++++ QUOTED PASSAGE ++++

5 Lessons Using Bank Customer Lifetime Value Data
Banks don’t respect the power of understanding customer lifetime value (CLV). It is the one performance metric with the highest correlation to long-term bank profitability, around 88%. It is more important than margin, cost of funds, non-interest income, and loan profitability COMBINED. Not only do few banks calculate it, but many banks also spend resources destroying CLV without knowing it. This article looks at five ways to use customer lifetime value data to make an immediate difference in bank performance.
What Is Customer Lifetime Value and How To Calculate It
Customer Lifetime Value predicts how much value an individual customer will bring to your bank over time. We have discussed the importance of the CLV metric HERE, or bankers can look up our favorite academic paper on the topic “Counting Your Customers Research Paper 2004” by Fader, Hardie, and Lee at Wharton.

++++ ENTRIES SUPPLIED ++++

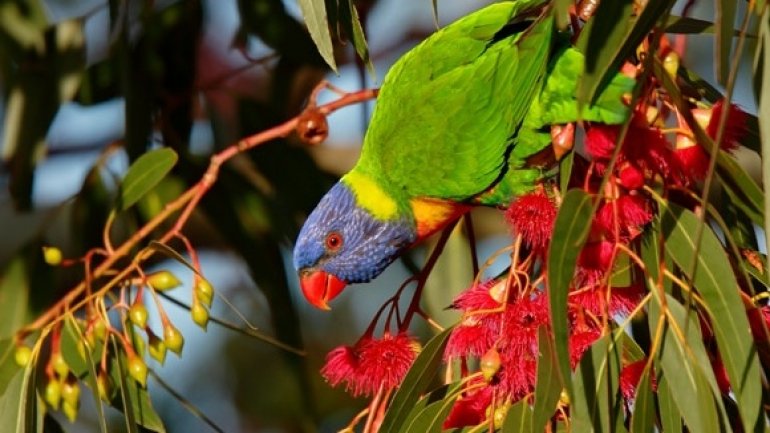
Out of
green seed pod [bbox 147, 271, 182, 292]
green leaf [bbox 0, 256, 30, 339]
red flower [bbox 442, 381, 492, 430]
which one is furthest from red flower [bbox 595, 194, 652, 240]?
green leaf [bbox 0, 256, 30, 339]

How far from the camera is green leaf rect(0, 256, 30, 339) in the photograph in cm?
174

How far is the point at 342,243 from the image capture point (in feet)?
5.71

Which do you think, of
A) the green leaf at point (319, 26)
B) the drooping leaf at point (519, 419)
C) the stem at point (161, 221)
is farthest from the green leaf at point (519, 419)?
the stem at point (161, 221)

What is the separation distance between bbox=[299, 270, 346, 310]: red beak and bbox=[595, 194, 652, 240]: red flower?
713 mm

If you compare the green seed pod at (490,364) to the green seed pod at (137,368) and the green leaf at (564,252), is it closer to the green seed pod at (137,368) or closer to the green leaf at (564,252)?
the green leaf at (564,252)

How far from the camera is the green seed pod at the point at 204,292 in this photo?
144cm

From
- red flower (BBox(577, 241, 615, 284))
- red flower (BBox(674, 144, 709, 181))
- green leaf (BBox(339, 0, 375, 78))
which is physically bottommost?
red flower (BBox(577, 241, 615, 284))

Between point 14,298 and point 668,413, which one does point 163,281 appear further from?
point 668,413

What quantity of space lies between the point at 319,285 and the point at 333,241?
84 millimetres

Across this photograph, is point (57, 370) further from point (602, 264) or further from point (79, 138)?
point (79, 138)

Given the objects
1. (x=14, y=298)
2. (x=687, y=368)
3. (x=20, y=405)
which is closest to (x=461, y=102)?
(x=687, y=368)

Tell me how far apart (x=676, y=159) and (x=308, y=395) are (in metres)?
0.91

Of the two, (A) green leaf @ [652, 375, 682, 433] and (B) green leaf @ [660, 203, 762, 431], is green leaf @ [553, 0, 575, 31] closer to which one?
(B) green leaf @ [660, 203, 762, 431]

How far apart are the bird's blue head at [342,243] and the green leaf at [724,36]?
86 cm
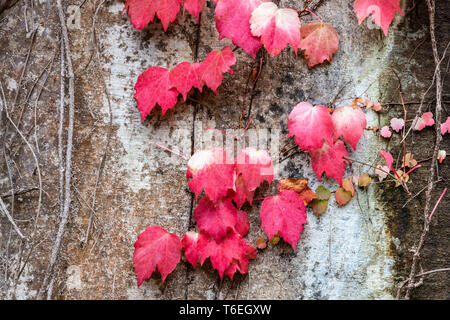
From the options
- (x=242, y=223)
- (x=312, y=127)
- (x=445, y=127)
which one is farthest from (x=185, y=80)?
(x=445, y=127)

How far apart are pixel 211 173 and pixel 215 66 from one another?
2.11 feet

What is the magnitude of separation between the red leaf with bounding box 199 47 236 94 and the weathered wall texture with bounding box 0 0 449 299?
0.60 feet

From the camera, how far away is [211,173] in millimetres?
1972

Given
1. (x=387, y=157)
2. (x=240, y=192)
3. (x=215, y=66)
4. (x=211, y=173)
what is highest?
(x=215, y=66)

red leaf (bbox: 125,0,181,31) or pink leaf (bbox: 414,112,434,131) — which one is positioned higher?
red leaf (bbox: 125,0,181,31)

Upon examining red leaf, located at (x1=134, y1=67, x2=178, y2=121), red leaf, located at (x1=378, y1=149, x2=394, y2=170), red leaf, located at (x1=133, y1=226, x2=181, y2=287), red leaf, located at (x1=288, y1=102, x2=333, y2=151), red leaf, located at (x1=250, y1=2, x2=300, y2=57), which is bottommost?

++++

**AIM OF THE EXERCISE**
Summarize the article on bank customer lifetime value in two sentences.

**ANSWER TO THE PROBLEM**
Customer lifetime value, which predicts how much value an individual customer will bring to a bank over time, is the performance metric most closely correlated with long-term bank profitability (around 88%) and matters more than margin, cost of funds, non-interest income, and loan profitability combined. Yet few banks calculate it and many unknowingly destroy it, so the article presents five ways to use this data to improve bank performance immediately.